А годы идут — и все лучшие годы!

А он, я ужасно боюсь, — повесится. Пойдет и никому не скажет. Он такой. Нынче все вешаются; почем знать — может, много таких, как мы? Я, например, никак не могу жить без лишних денег. Мне лишние гораздо важнее, чем необходимые.

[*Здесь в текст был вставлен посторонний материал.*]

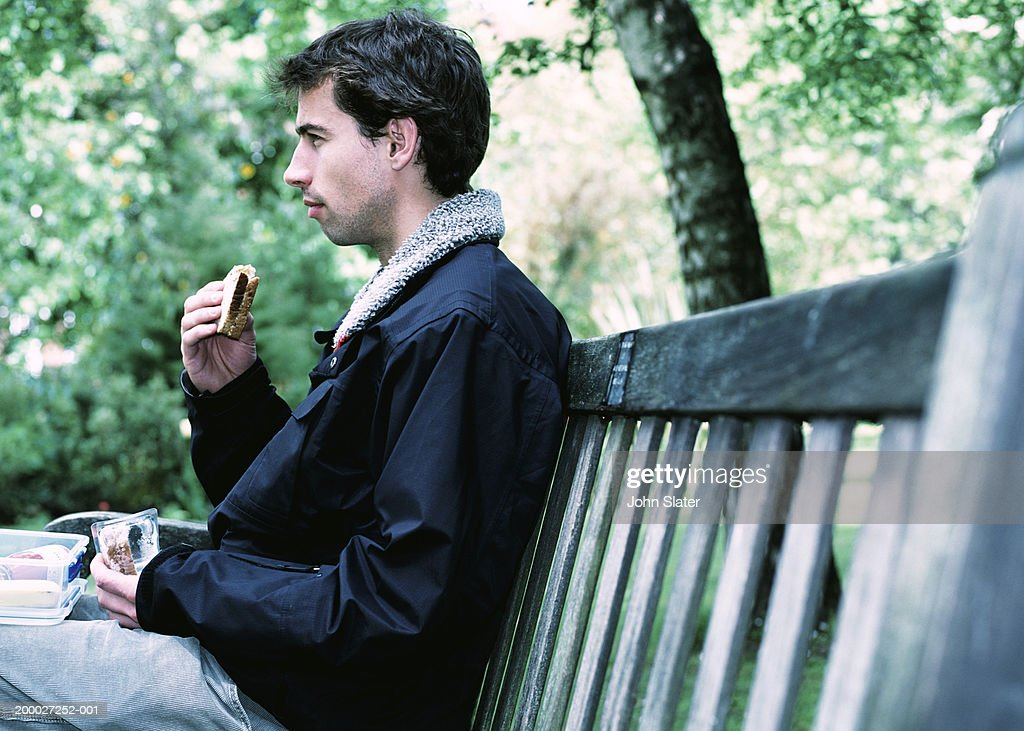 Young man eating sandwich on park bench, profile : Stock Photo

Послушайте, любите вы музыку? я ужасно люблю. Я вам сыграю что-нибудь; когда к вам приду. Я очень хорошо играю на фортепьяно и очень долго учился. Я серьезно учился. Если б я сочинял оперу, то, знаете, я бы взял сюжет из «Фауста». Я очень люблю эту тему. Я все создаю сцену в соборе, так, в голове только, воображаю. Готический собор, внутренность, хоры, гимны, входит Гретхен, и знаете — хоры средневековые, чтоб так и слышался пятнадцатый век. Гретхен в тоске, сначала речитатив, тихий, но ужасный, мучительный, а хоры гремят мрачно, строго, безучастно:

Dies irae, dies illa!128

И вдруг — голос дьявола, песня дьявола. Он невидим, одна лишь песня, рядом с гимнами, вместе с гимнами, почти совпадает сними, а между тем совсем другое — как-нибудь так это сделать. Песня длинная, неустанная, это — тенор, непременно тенор. Начинает тихо, нежно: «Помнишь, Гретхен, как ты, еще невинная, еще ребенком, приходила с твоей мамой в этот собор и лепетала молитвы по старой книге?» Но песня все сильнее, все страстнее, стремительнее; ноты выше: в них слезы, тоска, безустанная, безвыходная и, наконец, отчаяние: «Нет прощения, Гретхен, нет здесь тебе прощения!» Гретхен хочет молиться, но из груди ее рвутся лишь крики — знаете, когда судорога от слез в груди, — а песня сатаны все не умолкает, все глубже вонзается в душу, как острие, все выше — и вдруг обрывается почти криком: «Конец всему, проклята!» Гретхен падает на колена, сжимает перед собой руки — и вот тут ее молитва, что-нибудь очень краткое, полуречитатив, но наивное, безо всякой отделки, что-нибудь в высшей степени средневековое, четыре стиха, всего только четыре стиха — у Страделлы есть несколько таких нот — и с последней нотой обморок! Смятение. Ее подымают, несут — и тут вдруг громовый хор. Это — как бы удар голосов, хор вдохновенный, победоносный, подавляющий, что-нибудь вроде нашего До-ри-но-си-ма чин-ми — так, чтоб все потряслось на основаниях, — и все переходит в восторженный, ликующий всеобщий возглас: «Hossanna!» как бы крик всей вселенной, а ее несут, несут, и вот тут опустить занавес! Нет, знаете, если б я мог, я бы что-нибудь сделал! Только я ничего уж теперь не могу, а только все мечтаю. Я все мечтаю, все мечтаю; вся моя жизнь обратилась в одну мечту, я и ночью мечтаю. Ах, Долгорукий, читали вы Диккенса «Лавку древностей»?